Un'educazione esemplare by Nicola Fosca

Un'educazione esemplare by Nicola Fosca

autore:Nicola Fosca [Fosca, Nicola]
La lingua: eng
Format: epub
Tags: Nicola Fosca;infanzia;adolescenza;conflitto valori
editore: la Bussola
pubblicato: 2024-01-14T23:00:00+00:00


XII.

Quando c’era ancora luce, quasi alle cinque, ci ritrovavamo in un campetto pieno di sporcizia, scatoloni abbandonati ed erbacce. Qui facevamo parecchi giochi: nascondino, palla avvelenata ed anche calcio.

Quest’anno c’era fra noi uno a cui piaceva organizzare tutte le cose: quando giocavamo a calcio, ci aveva diviso in tre squadre, che si scontravano fra loro. Ogni partita durava trenta minuti. Alla fine vinceva chi aveva più punti e chi faceva più gol. La scorsa settimana, la mia squadra, quella rossa, era giunta al secondo posto. Oggi si iniziava un altro torneo: oltre al rosso, altri due colori erano il colore delle altre squadre: blu e bianco. Il colore lo indicava una fascetta legata al braccio; poi alcuni si divertivano a nominare le squadre con i grandi nomi: Inter, Juventus, Milan.

A me non dava fastidio essere della squadra rossa, perché non c’era quella nostra, che non era una grandissima squadra. Molti ragazzi facevano parte della nostra scuola, di più classi, ma molti erano anche della scuola vicina.
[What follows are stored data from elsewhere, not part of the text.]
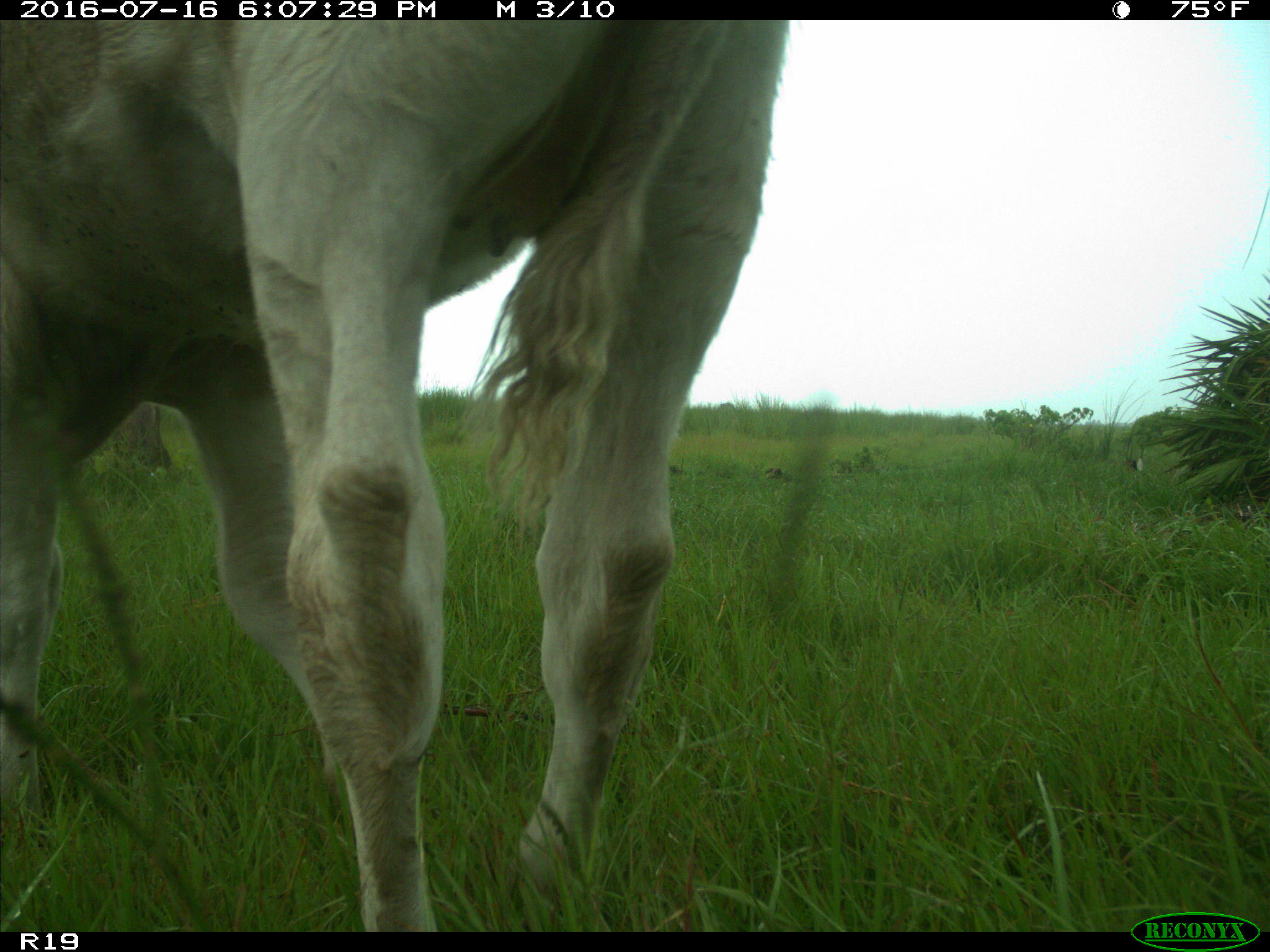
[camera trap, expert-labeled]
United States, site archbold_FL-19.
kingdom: Animalia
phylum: Chordata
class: Mammalia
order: Artiodactyla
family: Bovidae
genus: Bos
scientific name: Bos taurus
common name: domestic cow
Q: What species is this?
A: Bos taurus (domestic cow).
La prima partita in programma era Inter-Milan.

Tutti ci divertivamo; anche noi che non giocavamo incitavamo i nostri compagni.

Ad un certo momento un ragazzo di seconda colpì con un calcio l’avversario. Siccome non c’era l’arbitro, molti cominciarono a spintonare gli altri, a caso: alla fine fu data una punizione, perché non c’era per terra nessuna linea che segnava l’area di rigore. Le risse non si ripeterono più. Siccome c’era molto tempo per passare alla prossima partita, decisi di fare una corsetta attorno al campo: «Forza, Mirco. Vediamo chi vince.»

Non c’era storia, perché già dall’inizio vincevo io: Mirco era abbastanza scarso nella corsa. Faceva abbastanza caldo, e la corsa era al sole, quindi eravamo tutti e due sudati: tanto fra poco c’era la partita! All’improvviso vidi venire mio padre: era alterato e urlava qualcosa che non compresi. Mirco scappò. «Leo, guarda come sei ridotto! Sei una pena!» E giù uno schiaffo in pieno volto. «Vai subito a casa, poi quando ritorno avrai il resto! Gli altri giocano, ma lui no! Fa anche le corse al vento attorno al campo!» Scappai a casa, dove mi accolse la mamma, che mi vide tutto rosso e sudato: «Leo, cosa è successo?»

Io riuscivo appena a parlare, fra un singhiozzo e l’altro: «Mi ha … picchiato… Papà mi ha picchiato,» e giù i pianti. «Vieni, andiamoci a lavare. Sei ridotto male, però. E cosa hai fatto?» «Niente, stavo … giocando con gli amici. Poi è venuto all’improvviso … papà … e mi ha dato una sberla.» «No, qualcosa devi aver fatto.» «E poi stasera … mi aspetta il resto.» «Non ti preoccupare del resto: non ci sarà.»

La mamma era molto triste; la sberla sembrava presa da lei: «Dimmi la verità, Leo: che cosa hai fatto? Stavi facendo una rissa con i compagni, vero?» «Ma no, mamma: stavo solo giocando, anzi stavo corrrendo attorno al campo con Mirco. Il papà mi ha visto e …»

Il trillo del telefono: «Ah, ciao! Non torni stasera? Non ti devo aspettare? Va bene, caro.» E rivolta a me: «Era il papà; ha impegni di lavoro e non torna a mangiare.